Just a short time before A New Hope Jedi Master Obi-Wan Kenobi reflects on one of his first childhood adventures while living at the Jedi Temple.Mild Spoilers Ahead!

Cover by Phil Noto

Written by Christopher Cantwell
Illustrated by Ario Anindito
Colored by Carlos Lopez
Lettered by VC’s Joe Caramagna

Obi-Wan is on the cusp of his destiny at the hands of Darth Vader on the Death Star, but in the meantime he is prepping his home for another sandstorm. He’s seen more than his fair share of the wind blasted weather, but this one feels big. Once he is settled in at home, he pulls out his most recent journal and begins reminiscing about his childhood. The first story in this new miniseries, “Youngling’s Challenge” takes us back to Obi-Wan as young Padawan living in the Jedi Temple.

The opening of this issue is a quiet, perfectly paced, and reflective look at one of the galaxy’s most beloved characters. Getting just a few tidbits of Obi-Wan as he makes his way around his home and prepares for the most recent sandstorm is exactly the type of light background information fans look for after decades of, at times, over indulgent backstory. For a character in which we’ve seen as a lead in four films, included in a small way in two more, and given 100s of hours of animated series screen time, it feels like we should be done with getting to know who he is, but as one of the most fascinating and multi-faceted people in a galaxy far, far away, every time we get a bit more from times in his life we haven’t seen before, we can’t help but get pulled in again and again – just see the excitement around the upcoming Disney+ miniseries.

Because that show is premiering in a few short weeks, having this comic book drop so close feels both timely and unnecessary, until you open this first issue. It’s almost impossible to not get swept up in this Jedi’s life once again. In the first five pages, getting reacquainted with this old sand-worn Jedi feels like getting wrapped in the best kind of nostalgia. It feels safe without re-treading what we’ve seen from him. We know so little about his time on Tattooine and it feels right to return to this point in his life as the bookend for this story.

As Old Ben dives into his journal and the shadows of the past and the Dark Side swirl in his mind, we are thrown back in time to when he is a small boy and aspects of his life that will be mirrored years later. Not only mirrors it, but informs decisions he will make as a Jedi Knight and Master. Introducing us to Obi-Wan’s first real friend, Gehren – fellow Padawan and darkly troubled kid, this story choice gives us another stepping stone as to why he would be so invested in training Anakin Skywalker and keeping his promise to Qui-Gon, no matter the consequences. Because Star Wars has always been strongly cyclical storytelling, this early entry in his life gives us plenty of street-level action that feels directly tied to other adventures and characters like young Anakin and, even more so, the early scenes in Solo: A Star Wars Story. Lots of street urchin action, direct references to the Black Sun crime syndicate, child thieves, and so on.

__Data provided__:
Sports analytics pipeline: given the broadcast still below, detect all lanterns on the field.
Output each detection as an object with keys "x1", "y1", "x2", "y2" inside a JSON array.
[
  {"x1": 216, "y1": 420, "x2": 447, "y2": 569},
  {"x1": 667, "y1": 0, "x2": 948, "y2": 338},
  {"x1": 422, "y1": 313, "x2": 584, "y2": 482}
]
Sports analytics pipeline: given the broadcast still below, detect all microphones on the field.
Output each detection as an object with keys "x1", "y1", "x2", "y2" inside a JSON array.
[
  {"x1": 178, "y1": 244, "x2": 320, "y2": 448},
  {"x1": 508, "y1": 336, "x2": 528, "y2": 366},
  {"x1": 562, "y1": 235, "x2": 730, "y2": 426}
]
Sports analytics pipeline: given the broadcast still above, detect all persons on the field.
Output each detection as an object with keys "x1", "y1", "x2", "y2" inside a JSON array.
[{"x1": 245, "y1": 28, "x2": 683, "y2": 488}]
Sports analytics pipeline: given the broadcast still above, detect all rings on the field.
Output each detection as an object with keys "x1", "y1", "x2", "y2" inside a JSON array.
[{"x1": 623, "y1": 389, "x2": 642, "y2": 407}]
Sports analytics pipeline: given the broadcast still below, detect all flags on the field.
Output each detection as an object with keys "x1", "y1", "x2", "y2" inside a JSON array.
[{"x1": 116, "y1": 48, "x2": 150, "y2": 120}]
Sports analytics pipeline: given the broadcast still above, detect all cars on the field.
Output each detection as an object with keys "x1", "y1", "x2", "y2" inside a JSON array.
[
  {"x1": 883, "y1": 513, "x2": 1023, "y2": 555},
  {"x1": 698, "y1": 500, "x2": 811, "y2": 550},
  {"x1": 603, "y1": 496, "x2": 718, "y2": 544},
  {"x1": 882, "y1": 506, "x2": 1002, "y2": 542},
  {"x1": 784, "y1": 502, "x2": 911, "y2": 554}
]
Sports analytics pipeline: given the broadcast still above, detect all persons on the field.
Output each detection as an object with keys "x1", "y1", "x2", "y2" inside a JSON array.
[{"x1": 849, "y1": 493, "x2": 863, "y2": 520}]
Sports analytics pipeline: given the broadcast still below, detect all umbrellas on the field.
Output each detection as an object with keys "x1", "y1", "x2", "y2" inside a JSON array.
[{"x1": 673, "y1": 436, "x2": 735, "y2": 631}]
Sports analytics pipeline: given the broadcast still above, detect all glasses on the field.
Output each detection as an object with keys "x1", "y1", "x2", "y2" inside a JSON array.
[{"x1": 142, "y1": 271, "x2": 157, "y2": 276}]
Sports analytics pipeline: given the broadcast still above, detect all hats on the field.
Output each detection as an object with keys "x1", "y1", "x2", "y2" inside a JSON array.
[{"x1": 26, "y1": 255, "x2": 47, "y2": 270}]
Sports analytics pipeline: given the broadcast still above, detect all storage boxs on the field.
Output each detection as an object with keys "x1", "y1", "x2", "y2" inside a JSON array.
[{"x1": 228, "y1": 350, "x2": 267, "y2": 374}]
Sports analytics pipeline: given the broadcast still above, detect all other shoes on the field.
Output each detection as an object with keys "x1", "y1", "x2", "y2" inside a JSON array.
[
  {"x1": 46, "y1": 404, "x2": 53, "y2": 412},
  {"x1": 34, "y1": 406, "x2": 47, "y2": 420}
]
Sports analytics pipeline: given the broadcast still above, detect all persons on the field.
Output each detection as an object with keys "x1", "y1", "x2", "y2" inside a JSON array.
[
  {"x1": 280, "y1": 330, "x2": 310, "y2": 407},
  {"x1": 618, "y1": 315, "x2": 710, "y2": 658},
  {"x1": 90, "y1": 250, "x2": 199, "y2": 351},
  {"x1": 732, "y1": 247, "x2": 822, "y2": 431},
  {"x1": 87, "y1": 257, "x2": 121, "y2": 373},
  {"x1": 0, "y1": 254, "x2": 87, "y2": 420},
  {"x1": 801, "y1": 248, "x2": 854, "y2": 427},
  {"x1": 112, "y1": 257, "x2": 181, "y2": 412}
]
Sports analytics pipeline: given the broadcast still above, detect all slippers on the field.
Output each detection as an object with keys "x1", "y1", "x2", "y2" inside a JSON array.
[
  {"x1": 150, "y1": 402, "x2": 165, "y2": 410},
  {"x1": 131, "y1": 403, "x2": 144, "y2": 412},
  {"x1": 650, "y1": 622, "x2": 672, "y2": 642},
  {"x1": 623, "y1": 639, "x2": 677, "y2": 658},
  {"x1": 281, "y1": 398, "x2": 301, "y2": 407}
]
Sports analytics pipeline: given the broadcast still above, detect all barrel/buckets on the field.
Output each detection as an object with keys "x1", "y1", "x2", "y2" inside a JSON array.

__Instruction A__: Find each line in the listing that contains the word "below" and copy those lines.
__Instruction B__: Continue the Obi-Wan comic review from its last sentence.
The listing is unrelated to the Obi-Wan comic review.

__Written answer A__:
Sports analytics pipeline: given the broadcast still below, detect all lanterns on the field.
Sports analytics pipeline: given the broadcast still below, detect all microphones on the field.
Sports analytics pipeline: given the broadcast still below, detect all flags on the field.
Sports analytics pipeline: given the broadcast still below, detect all umbrellas on the field.

__Written answer B__:
Gehren is a mirror of Anakin’s journey and downfall, but rather than watching this character fall from the grace of the Jedi after many years of fundamental disagreements, and watching her turn to the Dark Side; we see her having regular nightmares about her father (sound familiar?) and quickly realize that the Jedi life is not for her, so she leaves. And having Obi-Wan see this as a sort of failure in not being able to keep his friend where he believes she belongs says so much about him clinging to keeping Anakin in the Order.

The writing is solid and feels like it spans every era of Star Wars storytelling and dialogue style so it’ll speak to fans of all ages. Quick action, access to some decent emotional beats, and clear connections to what is to come for Obi-Wan later in life make this a strong opener, even if you aren’t initially invested in seeing our hero as a kid. Cantwell brings some really strong emotional vibes to the entire issue and has clearly tapped into what makes this character one that has endured for nearly 50 years.

Ario Anindito lives up to the task of illustrating this story in two very different styles. At a surface level he captures the dusty Tattooine plains of the original trilogy and the shiny gloss of Coruscant of the prequel trilogy, but at a deeper level he understands how these two looks can blend together in the same universe in a real way, more than just being forced to exist together.

Final Verdict: 8.0, This is a really nicely done adventure that wears its heart on its sleeve and feels like classic Star Wars and knows the soul of the character at the center.


Christopher Egan

Chris lives in New Jersey with his wife, two cats and ever-growing comic book and film collection. He is an occasional guest on various podcasts, writes movie reviews on his own time, and enjoys trying new foods. He can be found on Instagram. if you want to see pictures of all that and more!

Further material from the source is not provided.